- Task statement
Verbatim copy without images: return all of the data as it stands.

- Data provided
---+---

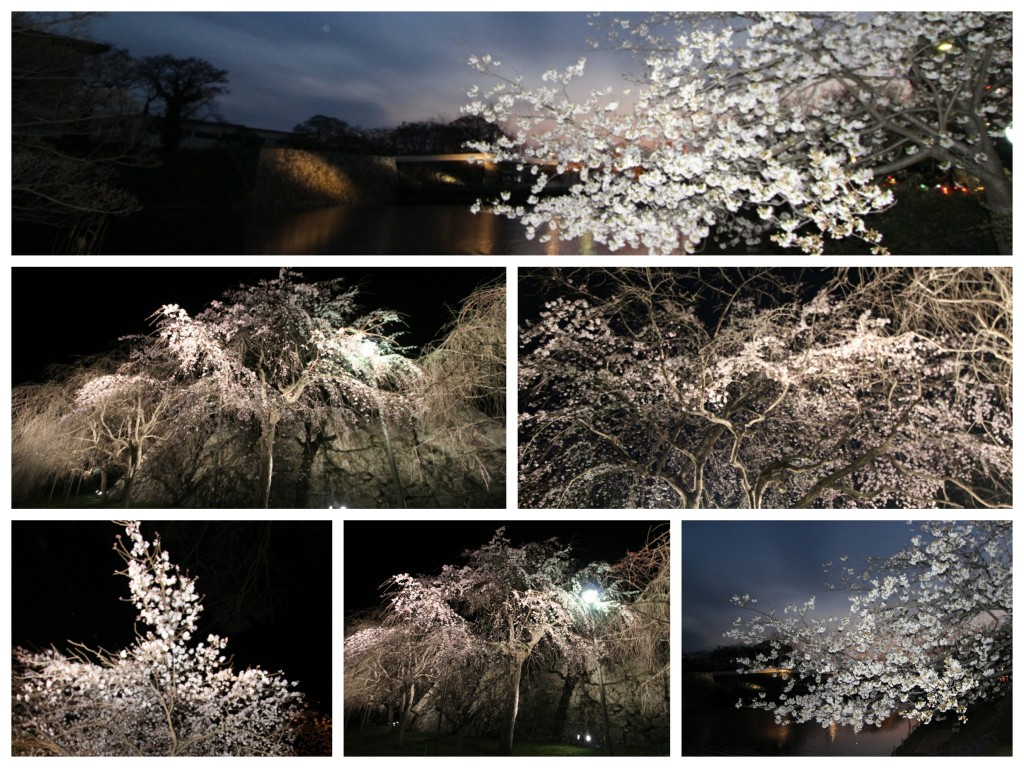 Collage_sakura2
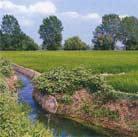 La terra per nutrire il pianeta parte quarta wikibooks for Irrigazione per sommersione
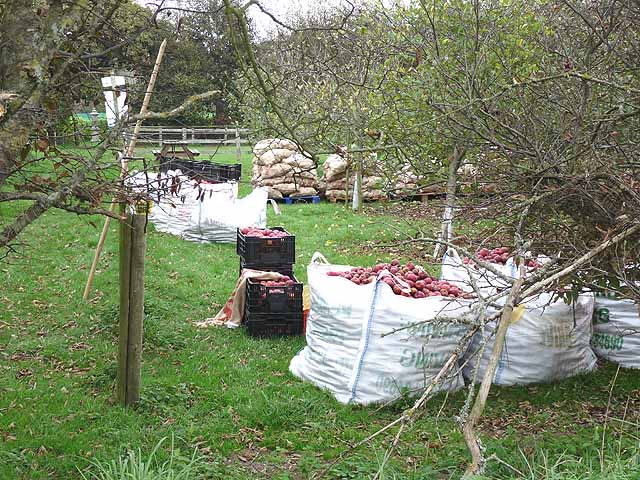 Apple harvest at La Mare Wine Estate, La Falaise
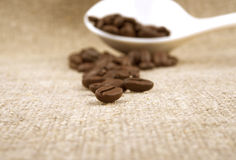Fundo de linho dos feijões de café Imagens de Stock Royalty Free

---+---

- Response to this task
 Collage_sakura2
 La terra per nutrire il pianeta parte quarta wikibooks for Irrigazione per sommersione
 Apple harvest at La Mare Wine Estate, La Falaise
Fundo de linho dos feijões de café Imagens de Stock Royalty Free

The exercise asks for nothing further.